The boring rule: start with the simplest shape that could work. Add layers (state machines, telemetry buses, worker pools) when a specific pain point demands them. Reach for the full systems-layer architecture only when the app is clearly that shape.

What Carries Over From Web React

The good news, repeating from earlier in the series: 95% of your React knowledge transfers. Components, hooks, state management, routing, the lot. What's different is the shape of the application, not the language of React.

The interesting design lives at the boundaries:

  • What goes in IPC, what stays in the renderer.
  • What's authoritative in main, what's projected into React.
  • What runs in a worker, what runs inline.
  • What's logged, what's metric, what's traced.

Get those boundaries right and the system stays maintainable as it grows. Get them wrong and you'll discover, six months in, that a "small refactor" is actually rewriting half the app.

Wrapping Up

React isn't always a UI library. In a systems-layer app, it's the orchestration surface for processes, devices, workers, and the hardware underneath. The components you write end up being a thin, declarative projection of a much larger machine.

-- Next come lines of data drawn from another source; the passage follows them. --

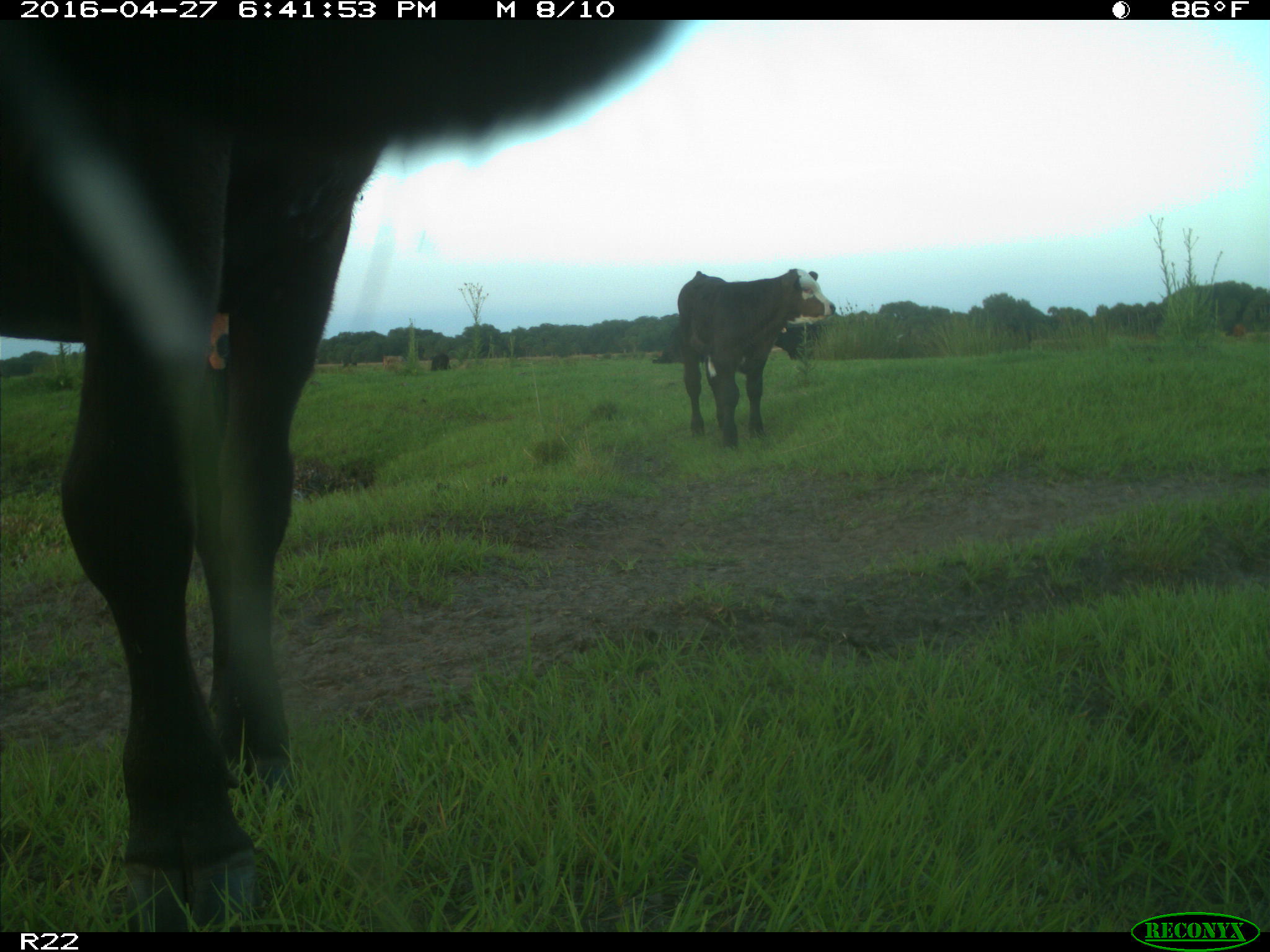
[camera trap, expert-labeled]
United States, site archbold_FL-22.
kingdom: Animalia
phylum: Chordata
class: Mammalia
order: Artiodactyla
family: Bovidae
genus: Bos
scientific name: Bos taurus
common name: domestic cow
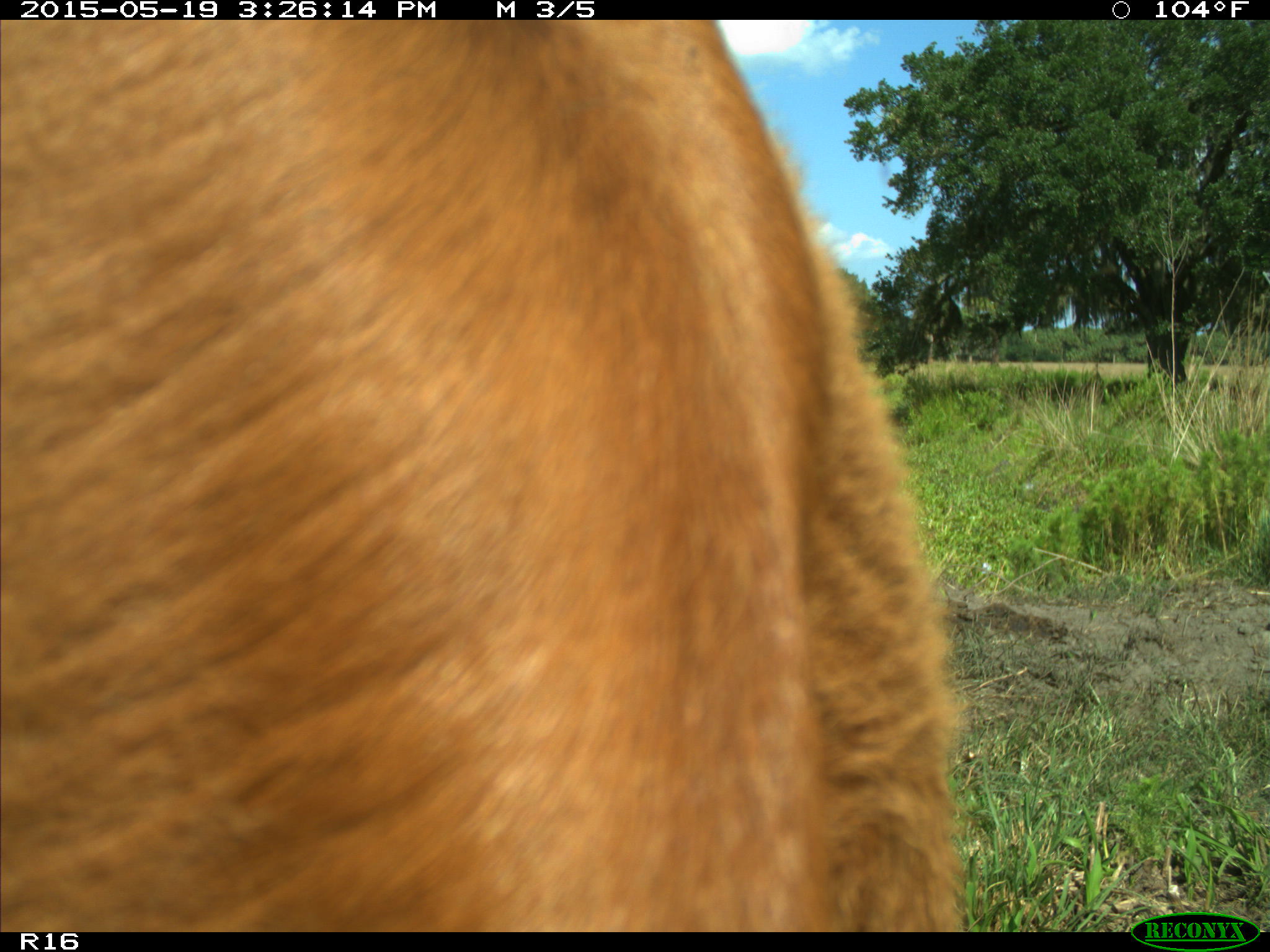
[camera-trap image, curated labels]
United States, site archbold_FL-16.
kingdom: Animalia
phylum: Chordata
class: Mammalia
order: Artiodactyla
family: Bovidae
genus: Bos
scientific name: Bos taurus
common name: domestic cow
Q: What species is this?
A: Bos taurus (domestic cow).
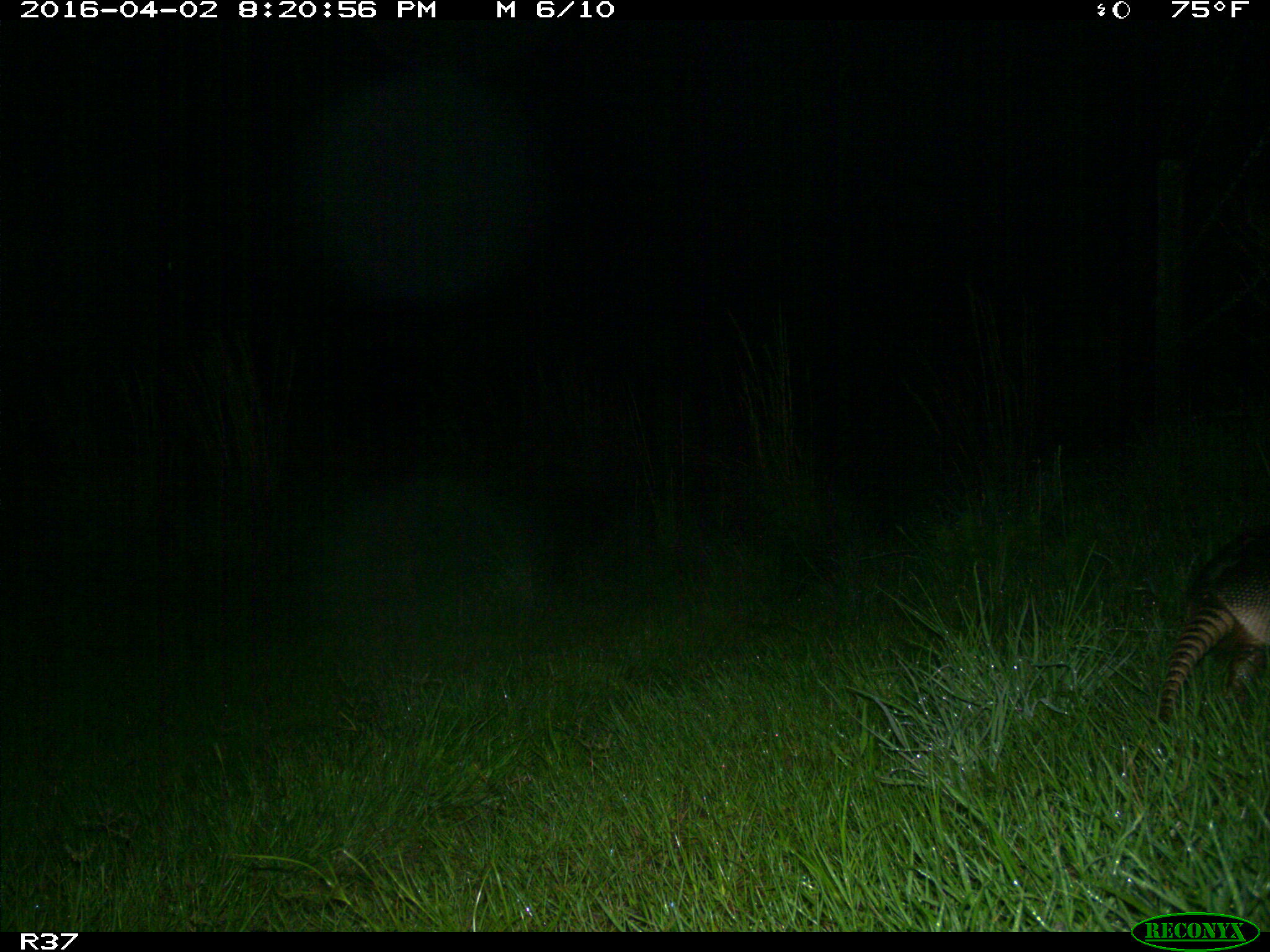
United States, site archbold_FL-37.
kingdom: Animalia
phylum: Chordata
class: Mammalia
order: Cingulata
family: Dasypodidae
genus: Dasypus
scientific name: Dasypus novemcinctus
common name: nine-banded armadillo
Dasypus novemcinctus (nine-banded armadillo).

Three rules that hold up across every systems-layer React app I've built:

  1. React owns the lifecycle, not the data. The renderer is a projection. Main is the source of truth.
  2. State machines, not booleans. Devices, sessions, jobs, any long-lived process gets an explicit enum with reducible transitions.
  3. Telemetry from day one. Logs, metrics, traces. A bus everything writes to and several sinks read from. You'll thank yourself the first time a user reports a glitch from yesterday.

Get those three right and your React app stops being a UI and starts being a system. The UI is still there. It's just no longer the centre of the design.